Please don’t take this to mean it is easy. The fear of abandonment and unworthiness that stems from being discarded by a parent runs deep. It affects the fundamentals of who you are. However, you don’t have to let it run your life or decide your future. Only you have control over this.
I had an amazing father and I still struggle with my relationship patterns. But, at least I know what a good man is supposed to look like and I cling to that remembrance and I seek out that goodness.
So Many Things
There are so many things we would do differently if we could. Hindsight is 20/20. If I could go back I would never tell my father about my abuse. I thought I needed it and I thought I needed to share, but looking back I realize he couldn’t handle it and from the day I told him he started slowly dying. I know this.
But, I was in so much pain and so confused and he was the parent and I was the child and what was I supposed to do? Looking back I realize I was selfish. Telling him served no purpose other than making him feel like a failure and he was not the type of man to deal with failure.

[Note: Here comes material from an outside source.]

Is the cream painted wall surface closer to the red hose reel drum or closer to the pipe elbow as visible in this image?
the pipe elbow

We do the best we can with what we have at the time. Think of this every time you think of your failure of a father. It doesn’t make it okay. It doesn’t make life different. Perhaps it will allow you to feel some compassion for him and with that some release for yourself.
There is nothing you did wrong and nothing you could have changed to make him stay or make him be a father or make him love you more.
Why Do I Say This?
I say all of this because I was one of the few girls out of all of my friends and cousins that had a father. I had a father on Christmas and Thanksgiving and Easter and my birthday. I had a father at home for dinner every night. I had a father who cared and who showed up and who literally died caring for his family. I had a father who was truly a man, a provider and protector. Every girl should know what this feels like and for those who did not have it I’m truly sorry.
Every day I wish to find a man like my father and every day I hope that my girlfriends all know how much they are loved even if their fathers weren’t there for them and even if they never felt they were enough.
I say this to tell you that YOU ARE ENOUGH.